In Concert, a new survey and study by the Alternative Investment Management Association (AIMA), takes an important look at the changing and more cooperative nature of relationships between hedge fund managers and their investors.
Since the financial crisis, relationships between hedge fund managers and investors have seen fundamental changes, largely driven by investor demands for increased transparency. This important paper explores the key changes that closer partnerships between hedge fund managers and their investors are delivering.

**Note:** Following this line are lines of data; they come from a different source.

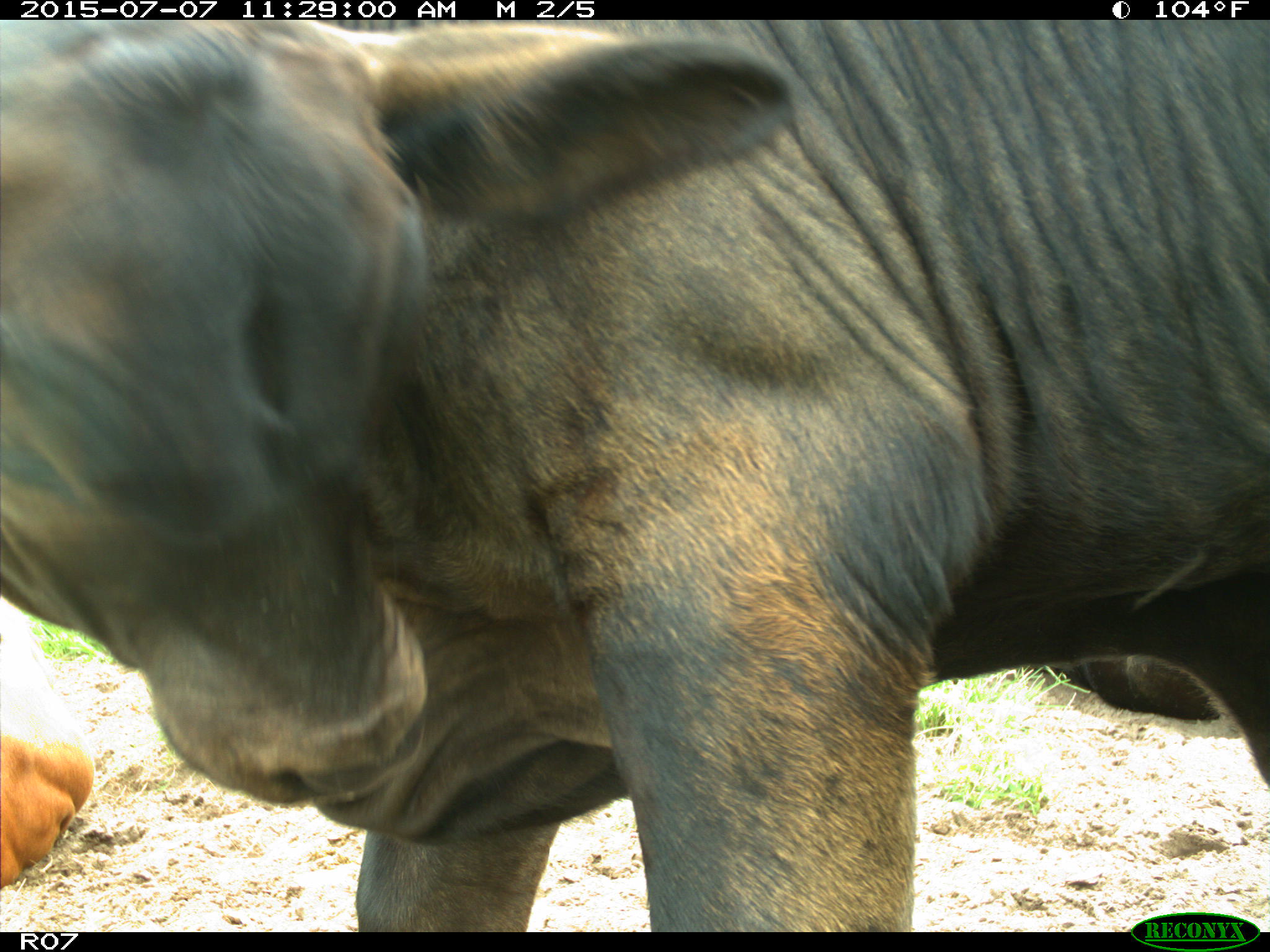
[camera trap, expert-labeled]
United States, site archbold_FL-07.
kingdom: Animalia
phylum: Chordata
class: Mammalia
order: Artiodactyla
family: Bovidae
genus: Bos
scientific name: Bos taurus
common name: domestic cow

In Concert looks at key issues, including:
- measures used to control fees, including high-water marks, hurdle rates and fixed-percentage thresholds, as well as ways that investors can negotiate lower rates by accepting longer lock-up periods, allowing fund managers the time to better execute their investment thesis;
- methods fund managers can use to make their offering more appealing to investors, including increased transparency and having their personal capital invested in the offering’s strategy;
- various fee structures fund managers can employ, including a look at the cost-push factors that led to the two per cent management, 20 percent incentive fee (or two and 20 as it is commonly called), special share classes that provide discounts to certain investor groups, and tiered fee structures that reduce fees as assets under management increase; and
- the benefits that these more aligned and flexible relationships between fund managers and investors can deliver for both parties.
Relationships between hedge fund managers and investors will continue to evolve. This important study provides both parties key insights into how to best shape this relationships for the future.